** PROBLEM A **
Return everything in the Altima HID thread from "## fahadmk (May" down to "cannot take out.", copied word for word.
** PROBLEM B **
Summarize the Altima HID thread in two sentences.

** TEXT PASSAGE **
──────

# 06 Altima HID Issue



## fahadmk (May 25, 2009)

Hello, 

Im fairly new to this whole thing, but really needed some help. 

Just purchase a H1 conversion kit for my 06 Altima , but the HID bulb doesnt seem to wanna fit into the headlight. 

It keeps hitting the reflector, which i cannot take out. 

Has anybody else experienced this issue?

Is it an issue with my kit do you think?

Thanks for the assistance!


----------



## Nickaltima (Jan 11, 2008)

my 03 has h1 and when i put my hids in i had to ream out the gray plastic backing to get everything to fit through and had to rtv the gap up because i got moisture..other than that they went in fairly easy 25 min install


----------



## hotsauced7021 (Oct 26, 2009)

I have a 2003 2.5L...and when I bought aftermarket headlights.. I installed new HID's in them and had to cut out the backing to make the bulb fit.. I just got some needle nose pliers and took off a little piece on each side of the holes where the H1 bulb goes...

just make sure you install the rubber grommet properly or you run the risk of ruining your headlights...thats the reason why I bought new headlights....the guy who installed my old HID's left a huge gap and moisture got in the headlight.

Also, make sure to adjust them to the proper height by turning the screw...you can adjust them while they are already installed..just get a long Philips screwdriver and turn the screw from the top...there is a little gap to do it..


----------



## hotsauced7021 (Oct 26, 2009)

Hope that helps!


----------

──────

** DATA SHOWN **
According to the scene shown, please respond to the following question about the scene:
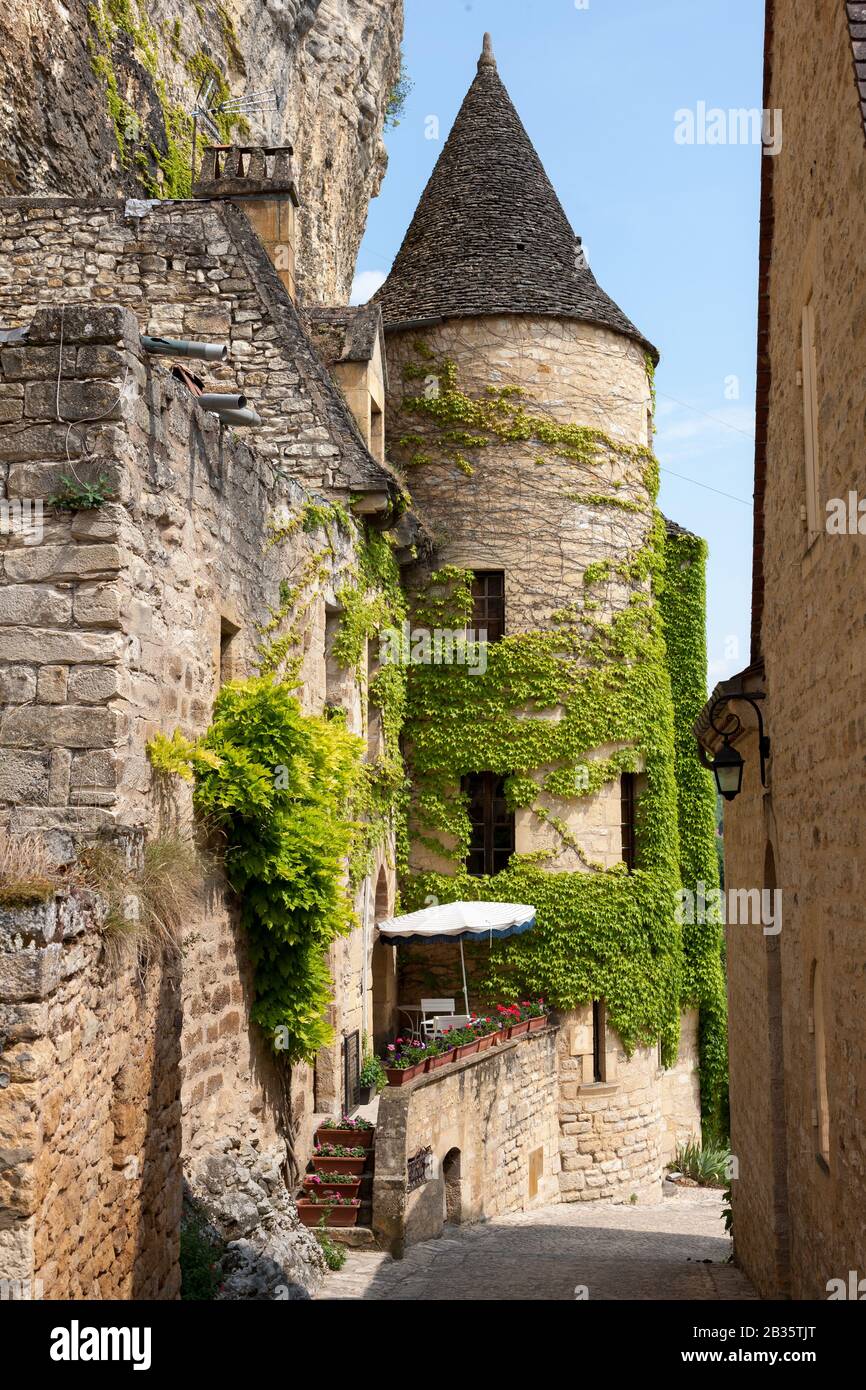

──────

** WRITTEN RESPONSE A **
## fahadmk (May 25, 2009)

Hello, 

Im fairly new to this whole thing, but really needed some help. 

Just purchase a H1 conversion kit for my 06 Altima , but the HID bulb doesnt seem to wanna fit into the headlight. 

It keeps hitting the reflector, which i cannot take out.

** WRITTEN RESPONSE B **
A poster with an 06 Altima reports that the H1 bulb from an HID conversion kit keeps hitting the headlight reflector and asks whether the kit is at fault. Owners of 2003 models reply that they had to ream or cut away the plastic backing to make their bulbs fit, and they warn that gaps must be sealed or the rubber grommet installed properly to keep moisture out of the headlight.